Australia has ‘been at net zero for a long time’: Ian Plimer

Geologist Ian Plimer argues Australia is already at net zero because the nation’s wealth of vegetation sequesters more carbon dioxide than the output of the population.

“We’ve been at net zero for a long time because we’re a very, very big country with very few people, we’ve got a huge amount of grasslands and forests,” he told Sky News Australia.

“If we look at the amount of carbon dioxide that we emit every year in this country, it’s about 417 million tonnes.

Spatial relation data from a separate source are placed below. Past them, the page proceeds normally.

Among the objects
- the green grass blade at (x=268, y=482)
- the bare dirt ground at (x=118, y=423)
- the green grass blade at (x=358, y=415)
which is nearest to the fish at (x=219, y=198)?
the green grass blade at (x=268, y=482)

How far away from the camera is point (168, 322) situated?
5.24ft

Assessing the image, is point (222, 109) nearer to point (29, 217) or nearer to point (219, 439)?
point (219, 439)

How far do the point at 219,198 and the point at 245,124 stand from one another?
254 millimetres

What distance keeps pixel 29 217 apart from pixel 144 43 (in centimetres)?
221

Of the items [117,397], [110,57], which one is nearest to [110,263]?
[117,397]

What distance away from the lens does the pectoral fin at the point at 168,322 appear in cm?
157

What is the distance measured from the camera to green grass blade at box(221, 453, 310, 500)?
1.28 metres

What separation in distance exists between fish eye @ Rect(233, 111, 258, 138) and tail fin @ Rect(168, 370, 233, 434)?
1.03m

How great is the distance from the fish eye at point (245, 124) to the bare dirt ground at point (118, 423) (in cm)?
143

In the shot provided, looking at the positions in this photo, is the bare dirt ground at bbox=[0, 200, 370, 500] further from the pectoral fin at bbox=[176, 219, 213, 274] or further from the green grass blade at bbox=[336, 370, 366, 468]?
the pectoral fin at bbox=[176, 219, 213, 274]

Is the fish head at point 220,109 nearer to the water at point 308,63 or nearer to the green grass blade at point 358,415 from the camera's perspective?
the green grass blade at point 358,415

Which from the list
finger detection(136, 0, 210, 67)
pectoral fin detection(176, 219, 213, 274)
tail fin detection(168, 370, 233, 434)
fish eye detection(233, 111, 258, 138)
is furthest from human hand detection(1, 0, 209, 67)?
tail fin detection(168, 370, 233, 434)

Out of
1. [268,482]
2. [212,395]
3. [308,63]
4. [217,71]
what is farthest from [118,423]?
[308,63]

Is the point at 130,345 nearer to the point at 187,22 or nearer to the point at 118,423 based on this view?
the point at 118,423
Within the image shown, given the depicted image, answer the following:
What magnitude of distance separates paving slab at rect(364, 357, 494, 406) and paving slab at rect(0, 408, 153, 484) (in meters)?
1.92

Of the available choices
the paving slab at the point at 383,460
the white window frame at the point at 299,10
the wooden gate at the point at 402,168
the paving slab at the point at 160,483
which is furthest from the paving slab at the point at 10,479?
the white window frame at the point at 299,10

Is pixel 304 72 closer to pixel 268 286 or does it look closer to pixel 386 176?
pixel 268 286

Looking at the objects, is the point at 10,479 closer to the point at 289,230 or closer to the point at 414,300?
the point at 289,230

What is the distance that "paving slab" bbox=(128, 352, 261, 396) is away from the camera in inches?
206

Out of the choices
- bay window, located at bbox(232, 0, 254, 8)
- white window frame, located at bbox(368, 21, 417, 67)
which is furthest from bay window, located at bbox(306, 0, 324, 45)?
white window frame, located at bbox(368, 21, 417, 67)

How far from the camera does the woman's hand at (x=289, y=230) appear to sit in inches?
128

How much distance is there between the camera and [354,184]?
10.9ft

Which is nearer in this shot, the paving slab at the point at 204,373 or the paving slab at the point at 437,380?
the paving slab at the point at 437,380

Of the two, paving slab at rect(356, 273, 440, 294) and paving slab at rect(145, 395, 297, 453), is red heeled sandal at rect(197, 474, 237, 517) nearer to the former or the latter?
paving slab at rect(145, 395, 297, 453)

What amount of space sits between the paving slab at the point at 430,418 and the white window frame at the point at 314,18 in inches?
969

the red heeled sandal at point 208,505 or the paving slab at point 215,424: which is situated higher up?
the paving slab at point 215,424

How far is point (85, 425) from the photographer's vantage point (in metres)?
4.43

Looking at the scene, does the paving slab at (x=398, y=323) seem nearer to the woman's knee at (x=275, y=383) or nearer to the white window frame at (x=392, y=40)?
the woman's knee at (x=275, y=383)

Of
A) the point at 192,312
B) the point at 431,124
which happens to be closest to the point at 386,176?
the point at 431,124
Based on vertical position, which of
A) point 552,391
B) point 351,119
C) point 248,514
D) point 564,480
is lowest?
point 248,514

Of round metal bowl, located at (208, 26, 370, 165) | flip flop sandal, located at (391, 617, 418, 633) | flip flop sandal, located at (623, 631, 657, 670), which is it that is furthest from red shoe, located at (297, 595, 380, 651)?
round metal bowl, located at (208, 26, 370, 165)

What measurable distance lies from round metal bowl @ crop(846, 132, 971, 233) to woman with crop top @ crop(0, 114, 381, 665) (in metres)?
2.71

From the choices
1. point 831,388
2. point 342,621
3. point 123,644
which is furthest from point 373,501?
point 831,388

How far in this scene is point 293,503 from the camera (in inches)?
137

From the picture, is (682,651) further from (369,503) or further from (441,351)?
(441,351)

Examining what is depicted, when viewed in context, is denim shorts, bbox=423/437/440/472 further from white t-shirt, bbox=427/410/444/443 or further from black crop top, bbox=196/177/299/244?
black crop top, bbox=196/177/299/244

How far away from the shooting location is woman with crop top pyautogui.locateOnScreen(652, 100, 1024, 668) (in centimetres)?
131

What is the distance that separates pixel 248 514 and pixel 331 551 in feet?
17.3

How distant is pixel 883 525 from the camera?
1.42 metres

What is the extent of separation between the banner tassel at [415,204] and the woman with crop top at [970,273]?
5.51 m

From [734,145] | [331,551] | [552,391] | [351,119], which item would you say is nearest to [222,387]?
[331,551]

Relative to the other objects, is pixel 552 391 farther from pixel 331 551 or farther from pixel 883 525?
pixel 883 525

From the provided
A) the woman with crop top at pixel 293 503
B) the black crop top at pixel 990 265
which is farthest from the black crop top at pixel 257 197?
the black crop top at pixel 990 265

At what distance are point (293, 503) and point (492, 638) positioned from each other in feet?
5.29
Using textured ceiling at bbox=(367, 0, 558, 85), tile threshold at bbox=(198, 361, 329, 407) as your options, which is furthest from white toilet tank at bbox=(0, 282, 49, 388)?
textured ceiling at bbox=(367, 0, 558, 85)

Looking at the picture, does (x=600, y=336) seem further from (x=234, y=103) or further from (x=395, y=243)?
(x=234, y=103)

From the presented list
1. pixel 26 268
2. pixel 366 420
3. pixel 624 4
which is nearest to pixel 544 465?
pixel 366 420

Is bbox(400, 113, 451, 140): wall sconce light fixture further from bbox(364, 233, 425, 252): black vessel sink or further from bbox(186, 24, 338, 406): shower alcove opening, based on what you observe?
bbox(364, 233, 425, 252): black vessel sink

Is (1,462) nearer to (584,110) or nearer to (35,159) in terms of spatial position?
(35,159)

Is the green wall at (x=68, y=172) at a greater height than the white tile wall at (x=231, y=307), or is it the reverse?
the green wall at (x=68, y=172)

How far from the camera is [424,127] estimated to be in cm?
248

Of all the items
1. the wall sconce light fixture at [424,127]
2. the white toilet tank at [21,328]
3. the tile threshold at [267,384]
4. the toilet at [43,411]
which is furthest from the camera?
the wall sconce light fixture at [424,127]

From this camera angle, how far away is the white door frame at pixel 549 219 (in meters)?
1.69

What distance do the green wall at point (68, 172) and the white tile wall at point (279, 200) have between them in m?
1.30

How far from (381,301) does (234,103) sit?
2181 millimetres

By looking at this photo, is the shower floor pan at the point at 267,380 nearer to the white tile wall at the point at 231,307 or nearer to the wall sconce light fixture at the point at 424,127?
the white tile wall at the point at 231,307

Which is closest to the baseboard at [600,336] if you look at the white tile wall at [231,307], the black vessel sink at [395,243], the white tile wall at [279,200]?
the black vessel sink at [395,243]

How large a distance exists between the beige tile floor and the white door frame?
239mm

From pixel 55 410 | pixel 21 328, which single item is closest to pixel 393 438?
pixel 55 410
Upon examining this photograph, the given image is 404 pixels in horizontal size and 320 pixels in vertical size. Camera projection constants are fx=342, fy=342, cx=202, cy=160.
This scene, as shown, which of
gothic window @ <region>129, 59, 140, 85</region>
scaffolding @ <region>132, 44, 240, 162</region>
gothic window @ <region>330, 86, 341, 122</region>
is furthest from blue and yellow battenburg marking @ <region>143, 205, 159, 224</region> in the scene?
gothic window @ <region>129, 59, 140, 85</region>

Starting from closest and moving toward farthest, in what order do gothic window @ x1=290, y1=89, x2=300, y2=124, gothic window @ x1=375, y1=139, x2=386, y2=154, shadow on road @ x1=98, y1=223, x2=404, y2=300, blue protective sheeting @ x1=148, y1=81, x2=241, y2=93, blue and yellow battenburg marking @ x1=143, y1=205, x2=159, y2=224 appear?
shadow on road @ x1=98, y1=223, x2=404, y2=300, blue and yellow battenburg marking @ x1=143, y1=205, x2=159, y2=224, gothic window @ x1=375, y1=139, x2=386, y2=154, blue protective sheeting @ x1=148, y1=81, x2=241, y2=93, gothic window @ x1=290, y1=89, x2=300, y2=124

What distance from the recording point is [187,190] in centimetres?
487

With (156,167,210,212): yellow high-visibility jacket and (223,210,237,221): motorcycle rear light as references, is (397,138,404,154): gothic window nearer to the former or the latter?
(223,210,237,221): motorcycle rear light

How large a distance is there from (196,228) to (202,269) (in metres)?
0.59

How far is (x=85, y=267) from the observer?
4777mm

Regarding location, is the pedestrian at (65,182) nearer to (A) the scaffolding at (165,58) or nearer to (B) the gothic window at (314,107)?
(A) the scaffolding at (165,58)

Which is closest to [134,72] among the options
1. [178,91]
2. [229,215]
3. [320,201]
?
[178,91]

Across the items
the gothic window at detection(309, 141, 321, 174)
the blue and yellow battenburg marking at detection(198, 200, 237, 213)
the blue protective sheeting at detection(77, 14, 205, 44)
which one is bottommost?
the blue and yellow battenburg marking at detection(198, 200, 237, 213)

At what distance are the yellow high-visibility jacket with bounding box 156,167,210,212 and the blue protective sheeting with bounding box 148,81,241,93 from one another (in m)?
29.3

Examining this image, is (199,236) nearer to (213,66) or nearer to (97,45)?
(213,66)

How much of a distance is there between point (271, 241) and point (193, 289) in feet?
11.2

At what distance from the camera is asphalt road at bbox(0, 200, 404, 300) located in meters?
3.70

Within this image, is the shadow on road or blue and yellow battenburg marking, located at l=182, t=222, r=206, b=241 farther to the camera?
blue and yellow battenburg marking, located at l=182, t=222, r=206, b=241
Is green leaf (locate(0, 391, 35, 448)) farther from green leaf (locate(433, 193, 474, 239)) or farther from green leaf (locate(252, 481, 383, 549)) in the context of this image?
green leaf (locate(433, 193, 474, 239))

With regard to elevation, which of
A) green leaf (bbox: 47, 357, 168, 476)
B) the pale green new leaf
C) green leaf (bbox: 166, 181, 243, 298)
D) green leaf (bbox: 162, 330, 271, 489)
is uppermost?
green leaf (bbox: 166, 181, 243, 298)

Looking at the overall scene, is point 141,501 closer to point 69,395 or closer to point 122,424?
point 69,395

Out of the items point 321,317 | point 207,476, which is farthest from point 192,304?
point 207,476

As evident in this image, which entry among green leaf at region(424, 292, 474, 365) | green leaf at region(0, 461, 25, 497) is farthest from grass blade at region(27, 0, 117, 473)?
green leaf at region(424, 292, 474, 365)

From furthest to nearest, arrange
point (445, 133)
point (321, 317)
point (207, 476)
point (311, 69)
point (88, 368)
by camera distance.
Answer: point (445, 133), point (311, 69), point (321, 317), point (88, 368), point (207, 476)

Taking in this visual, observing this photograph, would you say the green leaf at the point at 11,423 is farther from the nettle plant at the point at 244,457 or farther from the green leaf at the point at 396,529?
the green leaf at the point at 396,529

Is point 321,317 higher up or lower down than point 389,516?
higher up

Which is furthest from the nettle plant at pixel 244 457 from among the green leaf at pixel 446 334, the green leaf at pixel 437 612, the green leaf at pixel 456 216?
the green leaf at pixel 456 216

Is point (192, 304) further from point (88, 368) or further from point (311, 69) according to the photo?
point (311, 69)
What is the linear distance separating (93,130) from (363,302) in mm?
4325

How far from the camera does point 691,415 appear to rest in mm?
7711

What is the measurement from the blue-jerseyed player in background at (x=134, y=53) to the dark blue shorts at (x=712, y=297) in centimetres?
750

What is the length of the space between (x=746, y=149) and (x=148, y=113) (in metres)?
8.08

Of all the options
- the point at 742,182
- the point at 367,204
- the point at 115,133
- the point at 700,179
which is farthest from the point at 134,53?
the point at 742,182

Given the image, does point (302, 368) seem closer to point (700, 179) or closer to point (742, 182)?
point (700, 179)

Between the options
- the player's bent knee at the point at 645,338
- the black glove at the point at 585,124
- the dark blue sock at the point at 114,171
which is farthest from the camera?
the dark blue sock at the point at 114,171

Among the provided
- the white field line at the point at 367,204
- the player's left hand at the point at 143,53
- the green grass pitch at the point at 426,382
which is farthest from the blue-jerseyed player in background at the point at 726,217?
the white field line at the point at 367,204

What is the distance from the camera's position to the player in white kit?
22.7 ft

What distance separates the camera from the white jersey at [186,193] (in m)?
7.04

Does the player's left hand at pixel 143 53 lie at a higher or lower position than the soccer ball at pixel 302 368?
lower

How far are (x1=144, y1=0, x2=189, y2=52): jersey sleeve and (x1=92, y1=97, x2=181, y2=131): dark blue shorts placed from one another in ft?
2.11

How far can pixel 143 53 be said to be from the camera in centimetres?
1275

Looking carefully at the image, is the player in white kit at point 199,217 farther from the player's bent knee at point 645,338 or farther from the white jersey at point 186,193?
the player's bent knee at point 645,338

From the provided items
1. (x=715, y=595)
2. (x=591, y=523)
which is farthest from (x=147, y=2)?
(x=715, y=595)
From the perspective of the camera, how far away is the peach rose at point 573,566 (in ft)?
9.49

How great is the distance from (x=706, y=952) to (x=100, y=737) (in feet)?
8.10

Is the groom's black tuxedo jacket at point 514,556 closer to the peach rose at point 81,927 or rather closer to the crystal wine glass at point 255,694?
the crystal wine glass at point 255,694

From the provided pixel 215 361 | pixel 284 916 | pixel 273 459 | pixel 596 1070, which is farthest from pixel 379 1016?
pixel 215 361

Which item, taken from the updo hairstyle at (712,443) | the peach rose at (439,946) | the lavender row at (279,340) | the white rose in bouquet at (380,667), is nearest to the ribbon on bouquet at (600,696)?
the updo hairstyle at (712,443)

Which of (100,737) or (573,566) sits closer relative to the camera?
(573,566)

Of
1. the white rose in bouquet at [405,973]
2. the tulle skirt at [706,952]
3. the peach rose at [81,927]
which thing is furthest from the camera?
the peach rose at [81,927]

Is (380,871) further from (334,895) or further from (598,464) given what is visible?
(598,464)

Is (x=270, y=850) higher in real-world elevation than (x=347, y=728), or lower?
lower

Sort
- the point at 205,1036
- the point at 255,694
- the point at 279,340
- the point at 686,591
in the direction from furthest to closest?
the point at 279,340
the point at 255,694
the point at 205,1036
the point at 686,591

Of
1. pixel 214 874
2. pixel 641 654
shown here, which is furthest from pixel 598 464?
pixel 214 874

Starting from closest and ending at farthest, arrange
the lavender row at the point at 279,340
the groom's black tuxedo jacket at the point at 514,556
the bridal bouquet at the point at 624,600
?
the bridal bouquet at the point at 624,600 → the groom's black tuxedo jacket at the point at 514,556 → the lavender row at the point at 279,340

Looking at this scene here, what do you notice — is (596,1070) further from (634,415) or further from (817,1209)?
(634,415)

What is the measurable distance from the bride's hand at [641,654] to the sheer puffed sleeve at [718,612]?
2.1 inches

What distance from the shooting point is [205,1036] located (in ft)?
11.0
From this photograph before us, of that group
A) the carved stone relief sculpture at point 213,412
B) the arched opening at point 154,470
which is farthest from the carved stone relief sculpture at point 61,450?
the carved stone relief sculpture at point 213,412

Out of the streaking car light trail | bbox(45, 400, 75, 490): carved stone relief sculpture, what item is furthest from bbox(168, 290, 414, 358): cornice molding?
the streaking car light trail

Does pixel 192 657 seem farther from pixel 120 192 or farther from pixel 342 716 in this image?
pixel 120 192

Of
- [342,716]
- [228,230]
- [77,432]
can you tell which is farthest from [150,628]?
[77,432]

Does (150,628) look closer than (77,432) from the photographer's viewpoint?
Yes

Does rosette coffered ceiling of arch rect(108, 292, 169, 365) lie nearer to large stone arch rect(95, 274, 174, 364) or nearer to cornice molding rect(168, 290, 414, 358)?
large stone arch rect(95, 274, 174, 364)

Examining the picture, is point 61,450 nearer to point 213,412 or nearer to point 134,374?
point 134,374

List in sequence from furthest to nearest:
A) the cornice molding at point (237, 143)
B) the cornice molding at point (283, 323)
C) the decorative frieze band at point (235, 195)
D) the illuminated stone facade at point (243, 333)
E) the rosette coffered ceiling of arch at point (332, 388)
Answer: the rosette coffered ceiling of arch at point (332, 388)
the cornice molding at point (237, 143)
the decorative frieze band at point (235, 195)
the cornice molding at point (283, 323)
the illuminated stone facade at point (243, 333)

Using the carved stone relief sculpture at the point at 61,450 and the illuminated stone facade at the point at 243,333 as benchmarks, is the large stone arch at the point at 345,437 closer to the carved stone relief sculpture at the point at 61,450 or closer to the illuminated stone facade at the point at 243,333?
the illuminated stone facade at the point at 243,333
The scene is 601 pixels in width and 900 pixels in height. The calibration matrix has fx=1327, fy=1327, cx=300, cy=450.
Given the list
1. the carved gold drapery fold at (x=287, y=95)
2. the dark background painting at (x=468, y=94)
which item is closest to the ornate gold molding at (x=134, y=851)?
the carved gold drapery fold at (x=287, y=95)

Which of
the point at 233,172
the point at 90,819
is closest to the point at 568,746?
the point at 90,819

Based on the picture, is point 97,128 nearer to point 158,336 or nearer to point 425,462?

“Those grasslands and forests suck up 940 million tonnes per annum, so we’re already there, and then when you put the continental shelf of Australia around it, and that’s only 2.5 million square kilometers, we actually sequester five times as much carbon dioxide as we issue.”

Mr Plimer said Australia’s emissions situation wasn’t being recognized because it doesn’t “fit the narrative”.

“In this country, we do emit a lot of carbon dioxide per person, it’s about 20 tonnes per person per annum, and that’s because we do the heavy lifting for the rest of the world,” he said.

“If you do the sums, for our 7.6 million square kilometers in this country, we absorb more than we emit.”

According to the Department of Industry, Australia’s emissions in 2020 were 499 million tonnes, a 5 percent decrease in 2019.